John daversa jazz orchestra all without words

The John Daversa Jazz Orchestra (website) is certainly on a roll. Last year there was a Grammy amid a string of beautiful recordings with socially-conscious themes such as DACA Dreamers, and quarantining with your family and strengthening those bonds. Many of these albums have featured vocalists and/or spoken-word performers, so it’s striking that the latest album is named All Without Words.

It’s exactly like it sounds, a rich jazz orchestra, led by a master trumpeter, performing ambitious instrumentals that sound like they could be part of a movie soundtrack. We’re not talking just any soundtrack, but something special and distinctive like Bernard Herrmann’s score for Taxi Driver, something that tells stories without words. Another surprising element is the choir that accompanies the John Daversa Jazz Orchestra–again, performing without words, but soaring just as high as the musicians.

That story, however, is fascinating here. Justin Morell, a guitarist, composer and longtime friend of the John Daversa Jazz Orchestra, composed All Without Words: Variations Inspired by Loren as a trumpet concerto about the “trials, tribulations, successes, and heart-warming moments of raising a 16-year-old non-verbal son.” Morell’s son Loren lost his ability to speak at age three, so this music speaks for him in more way than one–the melodies here were inspired by some of the “singing” sounds Loren makes, and Morrell captured them on his cell phone and started composing from there.
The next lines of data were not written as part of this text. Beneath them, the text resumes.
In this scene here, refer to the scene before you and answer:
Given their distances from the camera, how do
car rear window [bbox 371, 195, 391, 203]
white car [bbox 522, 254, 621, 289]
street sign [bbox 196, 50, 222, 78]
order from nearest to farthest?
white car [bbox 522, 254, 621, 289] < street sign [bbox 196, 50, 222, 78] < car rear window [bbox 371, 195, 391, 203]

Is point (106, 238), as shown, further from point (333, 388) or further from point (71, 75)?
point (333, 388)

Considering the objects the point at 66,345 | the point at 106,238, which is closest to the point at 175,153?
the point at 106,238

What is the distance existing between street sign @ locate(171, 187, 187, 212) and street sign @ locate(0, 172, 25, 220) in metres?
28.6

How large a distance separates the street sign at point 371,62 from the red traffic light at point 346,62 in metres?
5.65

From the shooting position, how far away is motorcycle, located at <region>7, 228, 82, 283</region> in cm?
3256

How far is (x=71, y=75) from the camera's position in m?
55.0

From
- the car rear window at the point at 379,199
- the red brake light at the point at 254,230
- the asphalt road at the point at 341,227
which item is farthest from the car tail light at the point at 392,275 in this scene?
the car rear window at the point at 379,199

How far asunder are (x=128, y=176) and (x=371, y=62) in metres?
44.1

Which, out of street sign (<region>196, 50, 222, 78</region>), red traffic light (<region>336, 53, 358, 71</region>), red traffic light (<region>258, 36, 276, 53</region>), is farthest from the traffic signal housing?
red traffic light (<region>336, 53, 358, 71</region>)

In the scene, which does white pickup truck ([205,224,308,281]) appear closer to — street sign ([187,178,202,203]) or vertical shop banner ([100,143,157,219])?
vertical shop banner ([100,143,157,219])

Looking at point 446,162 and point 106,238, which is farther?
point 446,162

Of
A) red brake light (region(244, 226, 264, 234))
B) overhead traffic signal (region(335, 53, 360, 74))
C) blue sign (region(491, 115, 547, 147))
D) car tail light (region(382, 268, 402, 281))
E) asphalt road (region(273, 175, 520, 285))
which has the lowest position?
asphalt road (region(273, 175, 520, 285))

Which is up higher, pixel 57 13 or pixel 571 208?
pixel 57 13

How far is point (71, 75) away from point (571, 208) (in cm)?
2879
The John Daversa Jazz Orchestra certainly treats this composition with the sensitivity it deserves, but Daversa goes one step further. His trumpet here has a little more intensity than in the past recordings I’ve heard, and there’s subtle shadings–despair, frustration, introspection–that give this dynamic music and intense and consistent mood, one more layer to the meanings. That suggests the genius of John Daversa and Justin Morell, and how they created a piece of music that is so vivid and perhaps even loquacious that it doesn’t need words.